New Hampshire’s First Woman U.S. District Judge Sworn In
Concord — Landya McCafferty brought extra excitement to her swearing-in ceremony Friday to a federal judgeship in New Hampshire simply by being a woman.
The former federal magistrate is the first female U.S. district judge in New Hampshire, and enjoyed praise at the official occasion from a number of other “female firsts.”
“What a joyous and historic day,” said 1st U.S. Circuit Court of Appeals Judge Sandra Lynch, who became the first woman appointed to that court, in 1995. “Today we celebrate the last of the ‘firsts.’ ”
With McCafferty’s appointment, every district in the circuit has at least one female judge. Besides New Hampshire, the circuit includes Maine, Massachusetts, Rhode Island and Puerto Rico.
U.S. Sen. Jeanne Shaheen, New Hampshire’s first woman governor and senator, said that while it’s an accomplishment to be the state’s first female federal district judge, McCafferty’s gender was not what got her there.
“She was born to be a judge,” the Democratic senator said.
McCafferty previously served as a federal magistrate, a public defender, a civil litigator and disciplinary counsel to the New Hampshire Supreme Court.

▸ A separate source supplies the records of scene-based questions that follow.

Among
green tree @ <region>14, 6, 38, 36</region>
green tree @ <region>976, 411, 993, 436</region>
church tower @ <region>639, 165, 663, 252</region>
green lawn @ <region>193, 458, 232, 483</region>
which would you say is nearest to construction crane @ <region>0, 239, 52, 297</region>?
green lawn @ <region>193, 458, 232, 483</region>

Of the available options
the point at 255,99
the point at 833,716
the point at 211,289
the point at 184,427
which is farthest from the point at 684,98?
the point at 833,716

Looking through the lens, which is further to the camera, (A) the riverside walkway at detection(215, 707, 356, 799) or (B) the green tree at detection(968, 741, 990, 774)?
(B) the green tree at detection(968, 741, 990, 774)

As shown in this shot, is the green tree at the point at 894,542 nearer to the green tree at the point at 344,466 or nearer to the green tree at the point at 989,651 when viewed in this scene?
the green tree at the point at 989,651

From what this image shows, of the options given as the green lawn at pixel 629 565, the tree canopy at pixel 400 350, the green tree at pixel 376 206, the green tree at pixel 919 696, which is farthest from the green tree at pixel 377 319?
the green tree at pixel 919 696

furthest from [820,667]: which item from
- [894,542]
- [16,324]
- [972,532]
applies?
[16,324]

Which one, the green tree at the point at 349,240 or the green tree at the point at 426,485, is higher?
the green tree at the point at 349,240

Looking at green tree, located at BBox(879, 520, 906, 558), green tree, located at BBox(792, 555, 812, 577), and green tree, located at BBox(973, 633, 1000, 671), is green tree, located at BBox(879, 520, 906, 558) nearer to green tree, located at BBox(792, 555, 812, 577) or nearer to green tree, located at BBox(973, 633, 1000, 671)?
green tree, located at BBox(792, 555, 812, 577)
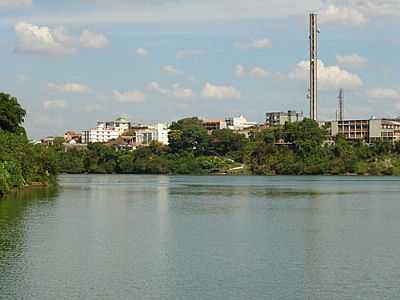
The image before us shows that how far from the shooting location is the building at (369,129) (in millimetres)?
118688

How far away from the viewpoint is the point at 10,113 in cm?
6475

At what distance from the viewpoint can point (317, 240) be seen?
2705 cm

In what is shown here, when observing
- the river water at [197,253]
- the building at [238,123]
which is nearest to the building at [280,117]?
the building at [238,123]

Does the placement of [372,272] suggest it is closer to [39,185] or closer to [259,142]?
[39,185]

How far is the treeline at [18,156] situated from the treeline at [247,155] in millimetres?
52096

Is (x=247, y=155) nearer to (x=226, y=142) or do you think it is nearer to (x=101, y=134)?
(x=226, y=142)

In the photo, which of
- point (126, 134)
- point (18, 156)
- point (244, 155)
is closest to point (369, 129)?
point (244, 155)

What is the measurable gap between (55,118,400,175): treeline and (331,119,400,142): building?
4.36m

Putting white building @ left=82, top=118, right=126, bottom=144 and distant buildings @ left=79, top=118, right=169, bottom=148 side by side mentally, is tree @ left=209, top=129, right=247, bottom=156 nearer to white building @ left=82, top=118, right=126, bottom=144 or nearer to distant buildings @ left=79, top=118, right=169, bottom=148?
distant buildings @ left=79, top=118, right=169, bottom=148

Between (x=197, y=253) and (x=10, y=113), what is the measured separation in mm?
44052

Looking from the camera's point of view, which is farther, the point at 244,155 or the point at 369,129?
the point at 244,155

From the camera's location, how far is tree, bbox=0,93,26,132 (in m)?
64.4

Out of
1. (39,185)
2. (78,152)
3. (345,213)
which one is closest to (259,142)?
(78,152)

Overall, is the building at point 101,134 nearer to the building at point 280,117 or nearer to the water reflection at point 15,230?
the building at point 280,117
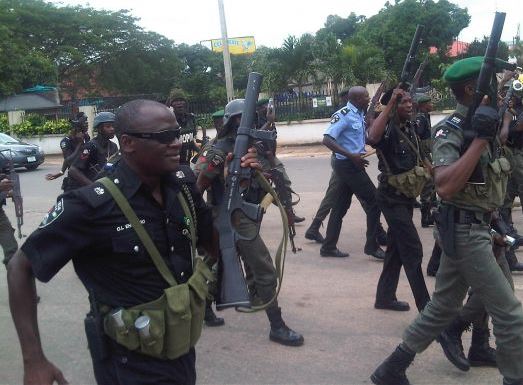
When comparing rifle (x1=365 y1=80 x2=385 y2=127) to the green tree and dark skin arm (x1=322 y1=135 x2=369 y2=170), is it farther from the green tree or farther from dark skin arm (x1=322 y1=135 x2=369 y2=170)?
the green tree

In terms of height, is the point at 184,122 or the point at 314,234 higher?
the point at 184,122

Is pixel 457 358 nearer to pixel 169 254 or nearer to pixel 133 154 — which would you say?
pixel 169 254

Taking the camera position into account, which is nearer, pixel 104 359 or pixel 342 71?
pixel 104 359

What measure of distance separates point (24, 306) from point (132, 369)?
1.45ft

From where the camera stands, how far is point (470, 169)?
2906 mm

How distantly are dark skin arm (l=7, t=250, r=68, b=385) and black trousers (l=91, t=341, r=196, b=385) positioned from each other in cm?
19

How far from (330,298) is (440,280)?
206 centimetres

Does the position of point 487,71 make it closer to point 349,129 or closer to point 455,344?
point 455,344

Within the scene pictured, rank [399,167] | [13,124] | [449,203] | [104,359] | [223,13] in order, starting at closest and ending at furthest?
[104,359] → [449,203] → [399,167] → [223,13] → [13,124]

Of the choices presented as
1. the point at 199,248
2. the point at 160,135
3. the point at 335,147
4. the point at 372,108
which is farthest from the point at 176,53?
the point at 160,135

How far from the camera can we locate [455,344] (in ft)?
12.6

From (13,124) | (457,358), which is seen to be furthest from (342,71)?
(457,358)

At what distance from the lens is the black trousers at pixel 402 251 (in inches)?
175

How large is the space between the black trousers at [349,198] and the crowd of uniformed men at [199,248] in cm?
134
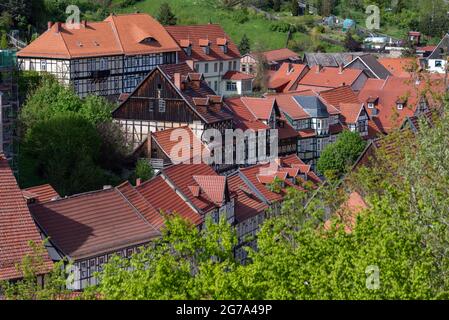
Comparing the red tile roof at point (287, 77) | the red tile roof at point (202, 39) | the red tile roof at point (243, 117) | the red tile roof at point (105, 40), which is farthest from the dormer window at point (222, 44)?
the red tile roof at point (243, 117)

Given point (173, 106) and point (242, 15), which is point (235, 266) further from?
point (242, 15)

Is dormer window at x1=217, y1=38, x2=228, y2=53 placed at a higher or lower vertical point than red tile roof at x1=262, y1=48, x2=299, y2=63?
higher

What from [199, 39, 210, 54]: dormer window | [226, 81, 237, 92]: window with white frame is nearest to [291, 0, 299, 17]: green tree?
[226, 81, 237, 92]: window with white frame

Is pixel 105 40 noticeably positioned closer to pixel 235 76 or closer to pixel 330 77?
pixel 235 76

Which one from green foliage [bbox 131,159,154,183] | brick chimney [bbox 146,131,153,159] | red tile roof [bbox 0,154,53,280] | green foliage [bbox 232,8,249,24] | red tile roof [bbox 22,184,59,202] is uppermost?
red tile roof [bbox 0,154,53,280]

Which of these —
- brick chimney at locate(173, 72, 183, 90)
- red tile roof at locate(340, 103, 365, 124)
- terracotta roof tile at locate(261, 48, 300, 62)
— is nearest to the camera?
brick chimney at locate(173, 72, 183, 90)

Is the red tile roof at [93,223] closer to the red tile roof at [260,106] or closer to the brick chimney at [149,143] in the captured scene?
the brick chimney at [149,143]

The senator pushed for McCafferty’s nomination, which President Obama announced in May, and the U.S. Senate confirmed by a wide margin in December.
During her confirmation hearing, McCafferty said the most important element of judicial temperament is humility.
“A judge must function at all times with the understanding that she serves the people in her courtroom, and not the other way around,” she said.
McCafferty received a standing ovation after taking the oath of office Friday, and she credited numerous mentors, including a high school history teacher from South Carolina who attended the ceremony.
“I stand here on the shoulders of (her) and so many others,” she said.
U.S. Sen. Kelly Ayotte, a Republican who lobbied for McCafferty’s appointment and who served as the state’s first woman attorney general, said she couldn’t think of anyone more deserving of the appointment.
Colleagues and friends who also spoke at the ceremony at the federal court building touted McCafferty’s intellect, integrity, compassion and command of technology. During her three years as a magistrate, McCafferty held “brown bag” lunches for lawyers and judges on how to use technology, particularly iPads, to improve efficiency.
She also has trained judges nationwide as a faculty member of the Federal Judicial Center.
Boston lawyer Lisa Atwood, who led the American Bar Association’s peer review of McCafferty’s qualifications, said she received the highest rating possible. She interviewed McCafferty for nearly five hours and was struck by her humility and thoughtfulness, Atwood said.
Public defender Randy Hawkes supervised McCafferty when she arrived at the Dover office from a major law firm.
“She clearly was as comfortable in the trenches as she was in the library,” Hawkes said.
McCafferty, of Portsmouth, received her undergraduate degree from Harvard University and her law degree from Northeastern University School of Law.